I have one issue that I have not checked on for awhile and it has been a couple of months since some discussion with the moderator that looked at it and its being sent to the specialty team.
Those auto-standardized indexing issues are being worked on according to a response I got: "We have reported the errors to engineering. Unfortunately, they have a large list of similar errors they are working to correct in our massive historical records collection, so it will likely be quite some time before all are corrected." So it may be years.
Regarding indexing errors, the only thing I have ever heard here on all the past iterations of these boards, elsewhere on FamilySearch, and in other various presentations from FamilySearch personnel is that there is no way for FamilySearch to correct them, which is why the editing system for them was programmed.
Programming issues, based on prior and ongoing experience, I never expect any kind of response to. Those things are either fixed over the next couple of years or they are not or they are made completely irrelevant by a major update.
It would probably be more informative if the moderators had a couple of different types of responses that could include a true assessment of what the specialty team might be able to do. This will take experience on the part of moderators and the ability for them, before posting a response, to ask someone on the specialty team what, if anything, the team can do about an issue. It may solve some frustration on the part of users to have a clear "Thank you for your post. We regret to inform you that nothing can be done at this point." Rather than "Your question has been forwarded..." and never getting a reply, if that is what some people are experiencing.

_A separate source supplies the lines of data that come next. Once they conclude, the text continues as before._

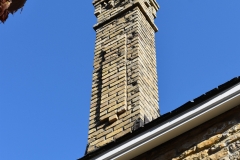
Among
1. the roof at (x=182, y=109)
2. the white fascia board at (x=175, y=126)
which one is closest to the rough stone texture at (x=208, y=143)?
the white fascia board at (x=175, y=126)

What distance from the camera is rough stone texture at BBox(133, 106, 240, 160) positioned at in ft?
16.7

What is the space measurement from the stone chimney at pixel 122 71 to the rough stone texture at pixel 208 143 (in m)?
1.22

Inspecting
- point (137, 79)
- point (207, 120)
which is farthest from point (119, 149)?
point (137, 79)

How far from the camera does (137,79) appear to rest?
24.4 ft

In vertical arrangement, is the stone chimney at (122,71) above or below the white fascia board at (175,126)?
above

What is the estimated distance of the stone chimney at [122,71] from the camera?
7.00m

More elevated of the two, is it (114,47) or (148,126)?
(114,47)

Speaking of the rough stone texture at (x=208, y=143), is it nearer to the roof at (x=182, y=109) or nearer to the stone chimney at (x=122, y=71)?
the roof at (x=182, y=109)

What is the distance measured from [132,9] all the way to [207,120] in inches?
154

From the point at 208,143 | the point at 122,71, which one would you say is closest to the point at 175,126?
the point at 208,143

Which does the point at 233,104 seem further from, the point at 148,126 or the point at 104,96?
the point at 104,96

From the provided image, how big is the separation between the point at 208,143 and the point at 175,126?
358mm

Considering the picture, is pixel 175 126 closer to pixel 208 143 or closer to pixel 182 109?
pixel 182 109

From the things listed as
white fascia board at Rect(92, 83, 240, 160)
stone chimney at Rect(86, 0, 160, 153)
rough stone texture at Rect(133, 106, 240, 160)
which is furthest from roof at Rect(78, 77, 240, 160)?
stone chimney at Rect(86, 0, 160, 153)
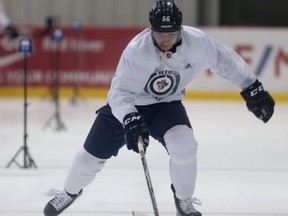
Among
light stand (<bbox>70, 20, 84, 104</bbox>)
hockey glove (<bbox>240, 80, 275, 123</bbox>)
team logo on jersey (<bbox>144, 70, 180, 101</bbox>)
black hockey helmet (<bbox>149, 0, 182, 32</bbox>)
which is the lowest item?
light stand (<bbox>70, 20, 84, 104</bbox>)

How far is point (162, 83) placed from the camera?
424cm

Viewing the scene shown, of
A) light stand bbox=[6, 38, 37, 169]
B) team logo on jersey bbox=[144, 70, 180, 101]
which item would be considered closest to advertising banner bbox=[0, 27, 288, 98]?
light stand bbox=[6, 38, 37, 169]

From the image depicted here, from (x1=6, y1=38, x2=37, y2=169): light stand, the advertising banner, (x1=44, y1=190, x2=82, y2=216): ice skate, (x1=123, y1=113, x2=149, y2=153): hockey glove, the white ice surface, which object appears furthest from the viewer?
the advertising banner

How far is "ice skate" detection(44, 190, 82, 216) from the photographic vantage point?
15.0 ft

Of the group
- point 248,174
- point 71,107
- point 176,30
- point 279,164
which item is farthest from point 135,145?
point 71,107

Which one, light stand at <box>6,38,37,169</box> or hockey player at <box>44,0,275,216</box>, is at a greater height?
hockey player at <box>44,0,275,216</box>

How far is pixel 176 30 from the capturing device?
407 cm

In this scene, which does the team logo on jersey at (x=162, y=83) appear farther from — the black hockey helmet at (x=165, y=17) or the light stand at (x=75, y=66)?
the light stand at (x=75, y=66)

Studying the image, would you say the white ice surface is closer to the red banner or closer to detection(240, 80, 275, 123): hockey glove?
detection(240, 80, 275, 123): hockey glove

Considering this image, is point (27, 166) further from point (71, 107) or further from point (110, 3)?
point (110, 3)

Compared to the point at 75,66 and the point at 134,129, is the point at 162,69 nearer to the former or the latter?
the point at 134,129

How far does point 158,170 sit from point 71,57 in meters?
5.52

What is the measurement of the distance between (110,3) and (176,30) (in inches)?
381

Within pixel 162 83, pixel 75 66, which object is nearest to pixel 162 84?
pixel 162 83
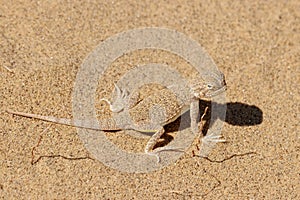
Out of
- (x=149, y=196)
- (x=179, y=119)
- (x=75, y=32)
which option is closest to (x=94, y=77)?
(x=75, y=32)

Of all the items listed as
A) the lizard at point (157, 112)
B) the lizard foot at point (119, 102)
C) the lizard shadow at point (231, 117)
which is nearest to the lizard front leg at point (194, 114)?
the lizard at point (157, 112)

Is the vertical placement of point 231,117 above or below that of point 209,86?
below

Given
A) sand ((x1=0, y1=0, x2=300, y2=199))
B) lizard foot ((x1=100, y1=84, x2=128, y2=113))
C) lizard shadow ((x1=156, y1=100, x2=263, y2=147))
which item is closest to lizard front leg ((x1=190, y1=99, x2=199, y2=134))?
lizard shadow ((x1=156, y1=100, x2=263, y2=147))

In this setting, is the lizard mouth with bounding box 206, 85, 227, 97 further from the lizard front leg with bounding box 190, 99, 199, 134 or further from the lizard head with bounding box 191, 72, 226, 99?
the lizard front leg with bounding box 190, 99, 199, 134

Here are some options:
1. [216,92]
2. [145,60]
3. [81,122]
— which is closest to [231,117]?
[216,92]

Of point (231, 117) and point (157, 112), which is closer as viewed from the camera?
point (157, 112)

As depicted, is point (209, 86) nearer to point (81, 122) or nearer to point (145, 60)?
point (145, 60)

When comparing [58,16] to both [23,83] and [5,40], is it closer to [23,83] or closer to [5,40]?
[5,40]
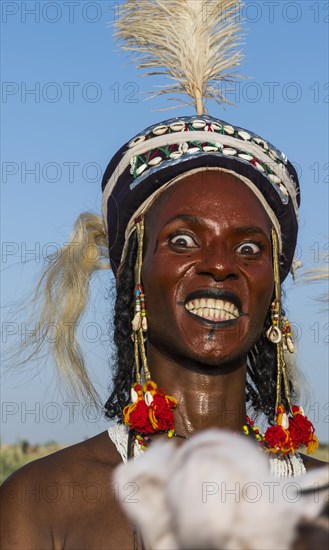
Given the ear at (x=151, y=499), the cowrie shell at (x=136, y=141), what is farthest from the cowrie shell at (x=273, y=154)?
the ear at (x=151, y=499)

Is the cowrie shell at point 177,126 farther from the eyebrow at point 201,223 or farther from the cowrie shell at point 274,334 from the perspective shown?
the cowrie shell at point 274,334

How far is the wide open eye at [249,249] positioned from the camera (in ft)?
14.8

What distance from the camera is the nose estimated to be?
4379 millimetres

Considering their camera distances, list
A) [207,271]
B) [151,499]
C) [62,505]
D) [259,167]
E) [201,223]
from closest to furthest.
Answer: [151,499]
[62,505]
[207,271]
[201,223]
[259,167]

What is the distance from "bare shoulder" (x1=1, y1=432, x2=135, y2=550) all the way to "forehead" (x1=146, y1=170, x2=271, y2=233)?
42.2 inches

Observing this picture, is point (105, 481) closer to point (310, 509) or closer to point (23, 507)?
point (23, 507)

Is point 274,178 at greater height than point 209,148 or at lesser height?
lesser

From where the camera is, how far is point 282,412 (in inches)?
185

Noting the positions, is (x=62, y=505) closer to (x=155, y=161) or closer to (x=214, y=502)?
(x=214, y=502)

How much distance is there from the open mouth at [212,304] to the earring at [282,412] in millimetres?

It would also be great if, when appropriate and would not involve sensitive or private information, the specialty team could continue the conversation via the Community board and not just via private messaging so that the rest of us can learn from the discussion.
To take your original question, if that post about the indexing issue ends with "Your question has been forwarded....," none of the rest of us, including the moderator who forwarded it, learns anything.
If instead we can see what further information the team might ask for, whether or not they were able to fix the issue, why or why not it was fixable, this would be very worthwhile in learning what types of requests are worth posting and how to properly make a clear request.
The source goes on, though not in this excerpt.